According to Capt. Mark Iwasa, jail commander, the jail’s 18-bed psych unit admits 73 inmates per month with an average stay of five-and-a-half days per inmate. UC Davis psychiatrists, nurses and clinicians log an average of 2,100 psych contacts per month in the jail, Iwasa reported.
A 22-year veteran with the department, Iwasa said the potential is there for PERT teams to direct people away from jail.
“I’m not an expert on PERT,” said Iwasa, “but instead of just dealing with the behavior, which is what law enforcement normally does, [PERT teams] can look at the cause and do an assessment. Instead of an arrest, it could lead to a referral.”
The team is equipped with resources that the two agencies working alone don’t have: access to past medical history, insurance information and social-service programs.
“A PERT team has more ability to get to the heart of the problem,” said Undersheriff George Anderson. “They can investigate other influences involved—just go much more in depth and hopefully avoid both hospitalizations and jail.”
“A main objective of the PERT team is to direct consumers away from the criminal-justice system and guide them into mental-health treatment,” said Ann Edwards-Buckley, director of the county’s Mental Health Division in a June 22, 2006, follow-up letter to the Department of Mental Health regarding law enforcement’s role in PERT.
The way PERT works, officers and clinicians are on the scene during the initial response for assistance, thereby freeing up regular-duty patrol officers to return to patrol duties.
Renee Difuntorum, the first mental-health outreach worker with Project HOPE, a former collaboration between county law enforcement and mental health, agrees that “business as usual” will result in further hospitalizations instead of crisis interventions, “where the person’s stress level is high because it’s the end of the month, and they need to see their doctor, and they need some food.

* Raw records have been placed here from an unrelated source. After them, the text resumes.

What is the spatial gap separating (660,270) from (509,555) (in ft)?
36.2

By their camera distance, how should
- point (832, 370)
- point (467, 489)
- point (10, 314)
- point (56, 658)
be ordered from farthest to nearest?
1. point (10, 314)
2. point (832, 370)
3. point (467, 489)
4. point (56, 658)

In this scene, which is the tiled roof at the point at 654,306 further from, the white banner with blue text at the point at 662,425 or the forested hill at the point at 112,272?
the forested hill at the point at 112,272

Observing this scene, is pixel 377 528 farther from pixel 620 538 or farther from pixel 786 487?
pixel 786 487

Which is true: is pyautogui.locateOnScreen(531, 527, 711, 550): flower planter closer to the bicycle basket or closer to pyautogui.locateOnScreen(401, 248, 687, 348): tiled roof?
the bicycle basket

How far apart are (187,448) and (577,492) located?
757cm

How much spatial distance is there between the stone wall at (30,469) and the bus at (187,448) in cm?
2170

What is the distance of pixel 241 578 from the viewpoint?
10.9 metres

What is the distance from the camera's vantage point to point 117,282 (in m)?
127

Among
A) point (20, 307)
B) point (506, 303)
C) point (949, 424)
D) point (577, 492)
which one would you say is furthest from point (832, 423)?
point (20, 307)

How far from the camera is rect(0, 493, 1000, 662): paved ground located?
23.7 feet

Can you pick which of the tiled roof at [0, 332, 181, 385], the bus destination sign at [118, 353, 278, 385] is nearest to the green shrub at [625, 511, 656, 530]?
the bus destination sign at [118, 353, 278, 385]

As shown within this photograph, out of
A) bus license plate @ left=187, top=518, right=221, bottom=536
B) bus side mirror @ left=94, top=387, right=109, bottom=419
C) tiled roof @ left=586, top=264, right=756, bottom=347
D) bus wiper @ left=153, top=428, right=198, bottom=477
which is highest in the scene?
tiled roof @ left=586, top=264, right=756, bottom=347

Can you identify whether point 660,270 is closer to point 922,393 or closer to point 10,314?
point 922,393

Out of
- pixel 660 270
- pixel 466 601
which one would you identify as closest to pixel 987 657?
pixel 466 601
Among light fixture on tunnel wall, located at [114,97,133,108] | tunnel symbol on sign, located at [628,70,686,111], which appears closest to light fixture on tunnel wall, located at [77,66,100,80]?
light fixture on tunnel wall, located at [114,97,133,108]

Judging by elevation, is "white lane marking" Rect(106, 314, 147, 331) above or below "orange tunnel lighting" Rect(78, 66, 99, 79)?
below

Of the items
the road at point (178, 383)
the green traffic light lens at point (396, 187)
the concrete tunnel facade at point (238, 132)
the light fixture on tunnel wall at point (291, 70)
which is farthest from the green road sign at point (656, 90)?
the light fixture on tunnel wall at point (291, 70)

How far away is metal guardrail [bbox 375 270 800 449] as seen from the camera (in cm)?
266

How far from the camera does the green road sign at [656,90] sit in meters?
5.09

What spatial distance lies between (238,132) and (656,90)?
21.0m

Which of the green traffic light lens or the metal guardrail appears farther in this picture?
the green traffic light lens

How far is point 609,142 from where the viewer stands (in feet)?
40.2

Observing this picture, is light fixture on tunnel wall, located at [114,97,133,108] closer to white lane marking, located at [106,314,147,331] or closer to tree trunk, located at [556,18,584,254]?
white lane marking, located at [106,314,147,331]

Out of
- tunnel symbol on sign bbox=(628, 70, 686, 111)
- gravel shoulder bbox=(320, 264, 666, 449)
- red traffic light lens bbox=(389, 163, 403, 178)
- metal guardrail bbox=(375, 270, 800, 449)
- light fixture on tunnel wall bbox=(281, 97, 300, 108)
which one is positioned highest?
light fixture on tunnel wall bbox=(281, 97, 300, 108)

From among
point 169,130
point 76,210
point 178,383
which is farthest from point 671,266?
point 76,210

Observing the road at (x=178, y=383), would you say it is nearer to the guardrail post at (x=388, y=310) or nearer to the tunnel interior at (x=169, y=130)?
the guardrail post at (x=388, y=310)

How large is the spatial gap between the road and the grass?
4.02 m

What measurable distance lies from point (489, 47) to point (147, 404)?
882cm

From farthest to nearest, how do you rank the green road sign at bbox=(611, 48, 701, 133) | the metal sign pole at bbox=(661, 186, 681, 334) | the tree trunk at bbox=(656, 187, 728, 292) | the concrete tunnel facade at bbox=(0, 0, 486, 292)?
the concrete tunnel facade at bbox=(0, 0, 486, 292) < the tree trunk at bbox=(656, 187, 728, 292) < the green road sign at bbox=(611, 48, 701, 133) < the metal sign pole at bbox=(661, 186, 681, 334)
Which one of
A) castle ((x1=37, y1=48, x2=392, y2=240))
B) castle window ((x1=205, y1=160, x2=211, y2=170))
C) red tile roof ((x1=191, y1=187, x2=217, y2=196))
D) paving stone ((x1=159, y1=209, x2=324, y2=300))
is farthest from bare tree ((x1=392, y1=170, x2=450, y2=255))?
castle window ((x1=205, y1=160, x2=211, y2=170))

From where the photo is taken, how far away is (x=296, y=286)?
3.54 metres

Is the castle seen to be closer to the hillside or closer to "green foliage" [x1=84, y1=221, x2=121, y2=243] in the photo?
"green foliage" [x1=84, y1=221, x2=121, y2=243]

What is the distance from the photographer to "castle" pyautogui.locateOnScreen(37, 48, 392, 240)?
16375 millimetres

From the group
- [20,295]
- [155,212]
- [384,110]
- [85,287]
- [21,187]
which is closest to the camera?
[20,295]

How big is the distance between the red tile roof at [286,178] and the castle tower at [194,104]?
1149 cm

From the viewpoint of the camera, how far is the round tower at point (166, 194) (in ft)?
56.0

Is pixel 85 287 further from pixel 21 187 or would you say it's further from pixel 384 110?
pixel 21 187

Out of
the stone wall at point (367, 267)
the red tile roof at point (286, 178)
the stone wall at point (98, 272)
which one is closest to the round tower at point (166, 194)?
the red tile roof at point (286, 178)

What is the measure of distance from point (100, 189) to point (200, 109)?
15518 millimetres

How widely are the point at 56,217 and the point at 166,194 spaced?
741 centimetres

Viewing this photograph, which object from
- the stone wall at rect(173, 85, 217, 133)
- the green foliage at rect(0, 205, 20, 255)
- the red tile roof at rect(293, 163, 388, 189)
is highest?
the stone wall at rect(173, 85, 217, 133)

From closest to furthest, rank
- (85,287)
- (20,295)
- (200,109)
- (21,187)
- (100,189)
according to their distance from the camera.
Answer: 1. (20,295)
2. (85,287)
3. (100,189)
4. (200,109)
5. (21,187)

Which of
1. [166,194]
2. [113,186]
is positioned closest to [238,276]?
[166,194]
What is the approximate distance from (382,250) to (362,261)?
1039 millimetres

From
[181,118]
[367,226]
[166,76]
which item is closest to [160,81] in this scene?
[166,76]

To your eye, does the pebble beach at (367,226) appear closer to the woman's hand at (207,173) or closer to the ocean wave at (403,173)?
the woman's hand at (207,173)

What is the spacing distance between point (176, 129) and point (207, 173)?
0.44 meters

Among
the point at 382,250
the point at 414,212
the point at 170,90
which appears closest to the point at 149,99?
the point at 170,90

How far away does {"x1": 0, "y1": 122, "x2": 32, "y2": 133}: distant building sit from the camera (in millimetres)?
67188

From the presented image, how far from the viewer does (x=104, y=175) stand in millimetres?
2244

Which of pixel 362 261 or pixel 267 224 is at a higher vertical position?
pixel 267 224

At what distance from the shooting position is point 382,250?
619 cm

They need some resources. Regular law enforcement doesn’t have the time or training to do that.”
Edwards-Buckley said if the state fails to fully fund the PERT proposal, her agency will still be willing to pursue the program if law enforcement pays its own salaries.
However, Anderson noted that the sheriff’s department hasn’t recovered from 2002-03, when its budget required a slash of 50 deputies from its patrol ranks—deputies it has yet to replace. And, for his part, Nájera was noncommittal on what might happen if the funding gets denied, saying it’s a matter of balancing needs, “which are great at this time.”